Никто, однако, не посмел остановить ее на полпути к ложу Евсевия.
– Откройте его!
Голос ее надломился, и повелительность не удалась, но рябой Филофей тотчас же сдвинулся с места и, поднеся огонь, разворошил тряпки на Евсевейке. Сверкали Филофеевы глаза.

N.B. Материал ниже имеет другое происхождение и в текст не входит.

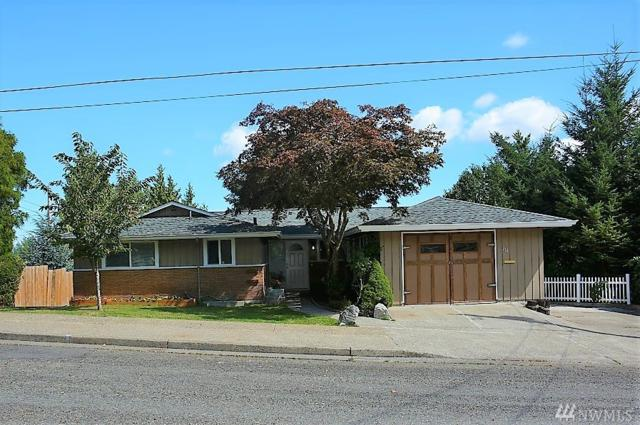 410 S Yanctic Ave, Bremerton, WA 98312 (#1183139) :: Better Homes and Gardens Real Estate McKenzie Group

– Зри… эва, какой молодчик лежит!
Лишь немного привыкнув к теплоте тленья, исходившей из дыры и колебавшей пламя, она заглянула. Там, в колодце из грязной ветоши, ворочалось маленькое, сплошь заросшее как бы шерстью лицо человека, а ей показалось – мохом. Должно быть, уже сама земля просвечивала сквозь истончавшую кожу лба. Нижняя губа его капризно выдавалась вперед, а глаза были закрыты; святого слепил свет, и густейшие брови его дрожали от напряженья. Вдруг волосы, росшие как попало и во всех направлениях, распахнулись: Евсевий открыл глаза. Было ей так, будто заглянула в самое чрево земли сквозь ту непостоянную, бегучую протоплазму, в которую цветисто разряжен мир. Теперь Сузанна не удивилась бы, если б этот первобытный дикарь рассказал вдруг про ту доисторическую метель, которая когда-то в отсутствие людей вилась над Сотью. Она защурилась и отступила.
– …и блохи едят, и вонь томит, – жалобно просвистел святой, всячески приноравливаясь к свету. – Баба! – прошелестел он потом, хотя вряд ли различал лицо Сузанны, и сразу весь затормошился, как бы намереваясь бежать от приступившего зла; не бежал он вовсе не оттого, что утерял свою власть над ногами. – Бабочка… мази принеси мне… какой ни есть мази. Кожа у меня на ногах расседается. Лежать-то надоело, ой, кои веки невосклонно лежу…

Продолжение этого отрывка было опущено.